BEGIN

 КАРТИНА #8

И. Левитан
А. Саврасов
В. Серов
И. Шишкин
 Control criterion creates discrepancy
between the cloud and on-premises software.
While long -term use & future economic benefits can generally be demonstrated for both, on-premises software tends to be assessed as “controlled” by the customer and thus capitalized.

END
BEGIN

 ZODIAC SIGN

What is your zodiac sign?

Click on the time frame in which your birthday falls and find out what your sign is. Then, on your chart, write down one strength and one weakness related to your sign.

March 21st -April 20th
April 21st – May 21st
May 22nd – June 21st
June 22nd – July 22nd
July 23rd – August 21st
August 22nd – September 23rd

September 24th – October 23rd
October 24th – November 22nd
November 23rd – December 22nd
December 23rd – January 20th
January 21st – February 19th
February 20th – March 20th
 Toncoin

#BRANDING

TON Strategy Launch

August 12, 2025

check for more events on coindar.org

END

• **Work instruction**: Copy the stretch of the records above that runs from the line with "August 22nd – September 23rd" through the line with "check for more events on coindar.org". Both end lines belong in the copy, and nothing else does.

• **Output of the exercise**:
August 22nd – September 23rd

September 24th – October 23rd
October 24th – November 22nd
November 23rd – December 22nd
December 23rd – January 20th
January 21st – February 19th
February 20th – March 20th
 Toncoin

#BRANDING

TON Strategy Launch

August 12, 2025

check for more events on coindar.org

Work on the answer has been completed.